Sign for Welcome to Mississippi Birthplace of American Music. (Photo by: Education Images/Universal Images Group via Getty Images)

Education Images/Universal Images Group via Getty Images

There are three certainties in life: death, taxes, and the claim that any school choice proposal will spell doom for public schools.

With each new legislative proposal, the Chicken Littles arrive like clockwork, squawking that the sky is falling.

Case in point: Mississippi, where the state legislature is considering the Mississippi Education Freedom Act, a bill sponsored by Mississippi House Speaker Jason White that would significantly expand education choice.

The bill would create Magnolia Student Accounts, a form of K-12 education savings accounts that families could use for private school tuition, tutoring, homeschool curricula and supplementary materials, education services for students with special needs, and more.

School choice policies are popular in Mississippi and nationwide.
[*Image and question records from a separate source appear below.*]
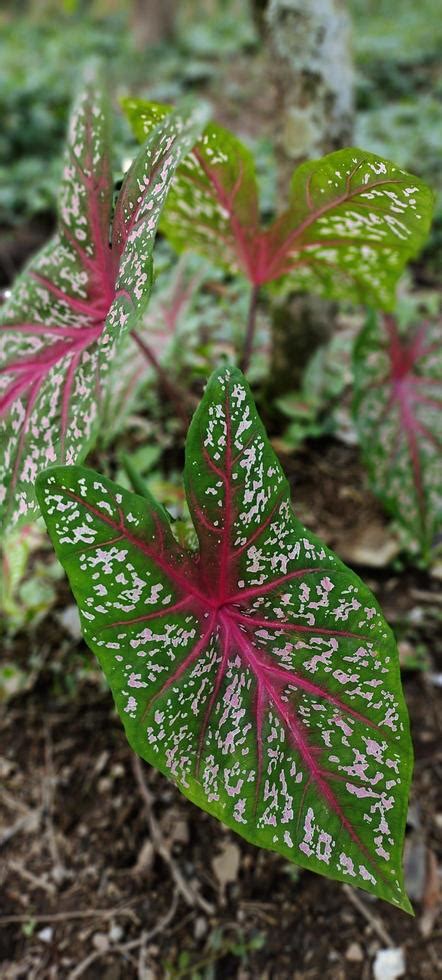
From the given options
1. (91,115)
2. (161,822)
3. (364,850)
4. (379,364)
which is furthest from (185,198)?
(161,822)

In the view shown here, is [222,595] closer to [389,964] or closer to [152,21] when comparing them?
[389,964]

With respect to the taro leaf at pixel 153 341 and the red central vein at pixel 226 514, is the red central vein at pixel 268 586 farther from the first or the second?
the taro leaf at pixel 153 341

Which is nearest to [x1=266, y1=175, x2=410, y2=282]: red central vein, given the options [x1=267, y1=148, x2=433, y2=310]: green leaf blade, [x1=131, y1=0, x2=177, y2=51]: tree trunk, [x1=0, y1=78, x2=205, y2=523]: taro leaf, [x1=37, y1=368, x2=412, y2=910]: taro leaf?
[x1=267, y1=148, x2=433, y2=310]: green leaf blade

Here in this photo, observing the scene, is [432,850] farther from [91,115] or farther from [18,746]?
[91,115]

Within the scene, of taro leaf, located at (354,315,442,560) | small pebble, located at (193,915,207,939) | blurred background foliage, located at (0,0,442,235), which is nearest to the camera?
small pebble, located at (193,915,207,939)

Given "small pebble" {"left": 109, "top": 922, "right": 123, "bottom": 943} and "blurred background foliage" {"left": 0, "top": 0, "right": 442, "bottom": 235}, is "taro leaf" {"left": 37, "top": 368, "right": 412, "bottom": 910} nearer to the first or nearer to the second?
"small pebble" {"left": 109, "top": 922, "right": 123, "bottom": 943}

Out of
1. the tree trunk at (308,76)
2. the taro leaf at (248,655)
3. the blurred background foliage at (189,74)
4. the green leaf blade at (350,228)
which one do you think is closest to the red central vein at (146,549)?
the taro leaf at (248,655)
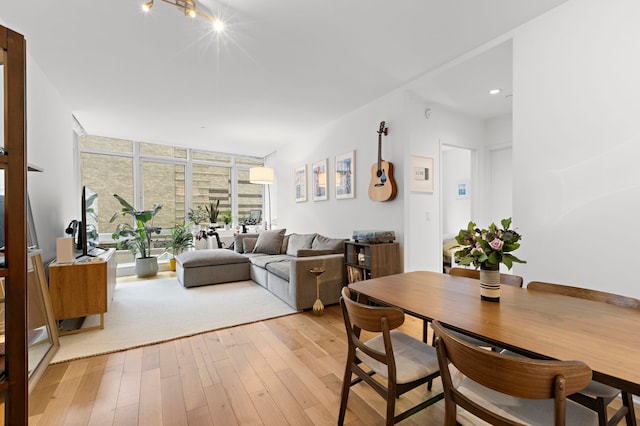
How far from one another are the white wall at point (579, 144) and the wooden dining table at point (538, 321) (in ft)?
2.50

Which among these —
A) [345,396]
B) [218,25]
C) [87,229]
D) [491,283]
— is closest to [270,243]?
[87,229]

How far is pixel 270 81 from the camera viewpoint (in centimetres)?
330

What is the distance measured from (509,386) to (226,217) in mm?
6504

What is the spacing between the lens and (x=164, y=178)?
6.25 metres

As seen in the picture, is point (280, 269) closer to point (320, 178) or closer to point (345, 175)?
point (345, 175)

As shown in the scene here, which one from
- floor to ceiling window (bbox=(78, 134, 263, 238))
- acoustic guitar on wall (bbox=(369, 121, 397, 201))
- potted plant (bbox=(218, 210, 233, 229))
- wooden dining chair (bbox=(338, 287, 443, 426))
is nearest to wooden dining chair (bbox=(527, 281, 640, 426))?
wooden dining chair (bbox=(338, 287, 443, 426))

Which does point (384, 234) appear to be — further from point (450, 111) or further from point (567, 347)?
point (567, 347)

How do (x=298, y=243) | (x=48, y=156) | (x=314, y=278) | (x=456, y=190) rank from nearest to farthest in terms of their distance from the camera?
(x=48, y=156), (x=314, y=278), (x=298, y=243), (x=456, y=190)

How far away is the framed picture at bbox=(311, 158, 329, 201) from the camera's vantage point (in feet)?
16.3

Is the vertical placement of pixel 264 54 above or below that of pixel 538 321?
above

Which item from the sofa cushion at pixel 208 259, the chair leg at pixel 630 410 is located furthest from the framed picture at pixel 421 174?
the sofa cushion at pixel 208 259

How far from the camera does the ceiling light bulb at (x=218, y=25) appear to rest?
2.26 meters

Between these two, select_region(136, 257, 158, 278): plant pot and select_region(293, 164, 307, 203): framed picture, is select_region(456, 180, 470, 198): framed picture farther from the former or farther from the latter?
select_region(136, 257, 158, 278): plant pot

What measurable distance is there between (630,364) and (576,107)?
1.95 metres
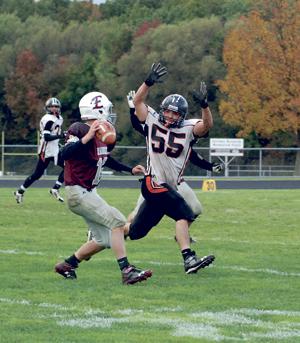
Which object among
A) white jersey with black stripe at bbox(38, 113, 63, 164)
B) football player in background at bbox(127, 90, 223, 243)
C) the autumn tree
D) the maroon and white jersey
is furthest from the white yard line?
the autumn tree

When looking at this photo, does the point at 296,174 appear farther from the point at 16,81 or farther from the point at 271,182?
the point at 16,81

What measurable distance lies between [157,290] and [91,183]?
1218mm

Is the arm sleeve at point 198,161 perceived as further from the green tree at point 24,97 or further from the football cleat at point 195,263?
the green tree at point 24,97

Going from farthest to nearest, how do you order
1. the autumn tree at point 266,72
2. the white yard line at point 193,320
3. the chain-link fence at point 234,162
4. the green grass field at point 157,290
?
the autumn tree at point 266,72 → the chain-link fence at point 234,162 → the green grass field at point 157,290 → the white yard line at point 193,320

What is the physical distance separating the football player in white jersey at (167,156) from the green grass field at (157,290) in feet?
1.31

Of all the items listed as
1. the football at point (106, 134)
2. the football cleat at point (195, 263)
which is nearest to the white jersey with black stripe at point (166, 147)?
the football cleat at point (195, 263)

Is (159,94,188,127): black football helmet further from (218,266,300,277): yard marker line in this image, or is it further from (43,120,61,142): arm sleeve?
(43,120,61,142): arm sleeve

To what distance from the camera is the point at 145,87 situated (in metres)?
10.3

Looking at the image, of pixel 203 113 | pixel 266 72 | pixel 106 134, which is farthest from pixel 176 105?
pixel 266 72

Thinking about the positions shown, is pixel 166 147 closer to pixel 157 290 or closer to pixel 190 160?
pixel 190 160

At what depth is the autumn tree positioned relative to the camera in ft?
156

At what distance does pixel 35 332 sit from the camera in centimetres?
706

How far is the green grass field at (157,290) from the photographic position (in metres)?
7.11

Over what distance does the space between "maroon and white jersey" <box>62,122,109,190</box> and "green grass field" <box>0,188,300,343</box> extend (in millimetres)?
828
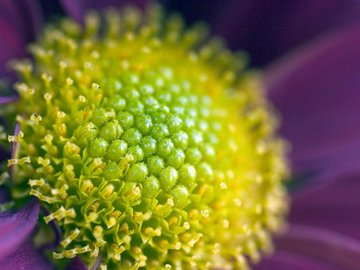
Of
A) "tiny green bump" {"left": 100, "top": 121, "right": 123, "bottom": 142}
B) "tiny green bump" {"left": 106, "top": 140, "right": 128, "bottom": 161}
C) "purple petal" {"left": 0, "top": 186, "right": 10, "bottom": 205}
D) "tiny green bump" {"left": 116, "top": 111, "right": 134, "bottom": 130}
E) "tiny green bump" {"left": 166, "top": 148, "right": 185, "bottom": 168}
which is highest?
"tiny green bump" {"left": 116, "top": 111, "right": 134, "bottom": 130}

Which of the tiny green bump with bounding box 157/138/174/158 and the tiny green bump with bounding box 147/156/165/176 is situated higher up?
the tiny green bump with bounding box 157/138/174/158

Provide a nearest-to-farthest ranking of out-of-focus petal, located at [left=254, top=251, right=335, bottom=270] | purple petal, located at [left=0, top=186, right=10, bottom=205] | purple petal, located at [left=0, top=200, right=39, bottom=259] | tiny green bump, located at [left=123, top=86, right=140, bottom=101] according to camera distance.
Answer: purple petal, located at [left=0, top=200, right=39, bottom=259], purple petal, located at [left=0, top=186, right=10, bottom=205], tiny green bump, located at [left=123, top=86, right=140, bottom=101], out-of-focus petal, located at [left=254, top=251, right=335, bottom=270]

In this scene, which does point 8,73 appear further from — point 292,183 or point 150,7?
point 292,183

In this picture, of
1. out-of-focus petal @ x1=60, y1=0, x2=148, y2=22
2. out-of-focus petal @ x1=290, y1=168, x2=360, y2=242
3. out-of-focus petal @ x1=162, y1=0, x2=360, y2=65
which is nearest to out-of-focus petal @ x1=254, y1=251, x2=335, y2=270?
out-of-focus petal @ x1=290, y1=168, x2=360, y2=242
According to Morning Consult, 73% of Mississippi parents of school-aged children support K-12 education savings accounts.

The bill has the support of President Donald Trump and Mississippi Gov. Tate Reeves. It passed the Mississippi House earlier this month and will soon be taken up by the state senate.

Predictably, opponents of education freedom are predicting doom and gloom.

“School choice will set Mississippi back decades,” claimed Biloxi Superintendent Marcus Boudreaux in a recent video. According to Boudreaux, school choice would “derail” the recent progress Mississippi has made in improving student outcomes.

These false prophecies are nothing new. In 1999, as Florida lawmakers were considering enacting a school choice policy, then state Rep. Debbie Wasserman Schultz, a Democrat, predicted, “This is the day that will go down in the annals of Florida history as the day we abandoned public schools, and the day we abandoned, more importantly, our children.”

More than a quarter-century later, Florida is the highest-ranked state over and for education choice on The Heritage Foundation’s Education Freedom Report Card and the American Legislative Exchange Council’s Index of State Education Freedom.

If the Chicken Littles were right, Florida’s education system should be in the gutter. But as the left-wing Urban Institute recently observed, Florida is among the “top-ranking states across the four National Assessment of Educational Progress tests.”

The Chicken Littles should go touch grass. The sky isn’t falling.

There are now 34 states with a school choice policy, including 17 publicly funded “universal” school choice programs that make every K–12 student eligible—yet there is zero evidence that school choice harms district schools, let alone “destroys” them.

In fact, the best available evidence shows that—as in nearly every other area of life—greater choice and healthy competition foster better outcomes.

An analysis of the research literature found a “strong and statistically significant association” between education freedom (including the robustness of a state’s school choice policies) and “both academic scores and academic gains.”

Indeed, 27 out of 30 empirical studies found that education choice policies have statistically significant positive effects on the academic performance of students who remain at their traditional public schools. One found no visible effect, and only two found a small negative effect.

But for the Chicken Littles, the evidence doesn’t matter. Nor do they have any sense of proportionality. As detailed in an EdChoice report last year, there is no correlation between the scope of school choice proposals and the rhetorical intensity of school choice opponents.

Critics of school choice programs tend to oppose them with equal intensity regardless of scale. Whether a proposal would serve all students or only a small subset, opponents raise concerns about negative impacts on public schools. Indeed, many predict catastrophic consequences despite evidence suggesting otherwise.

Fortunately, the Mississippi governor knows better. In recognizing this week as Mississippi School Choice Week, Reeves observed that “research demonstrates that providing children with multiple educational options can improve academic performance.”

The Mississippi Senate should follow the lead of Reeves and the Mississippi House of Representatives.

Policymakers should resist calls to scale back eligibility for the Magnolia Student Accounts proposal. Scaling back a school choice program won’t mollify critics—opposition will remain fierce regardless—but it would reduce support for the proposal.

When asked about their support for an education savings account policy open to all children, 74% of Mississippi parents supported it. But when asked about a program that is only available based on financial need, only 55% of Mississippi parents supported it.

Fortune favors the bold. Magnolia State lawmakers should pursue comprehensive reform that ensures every Mississippi child can access a quality education that meets his or her individual learning needs.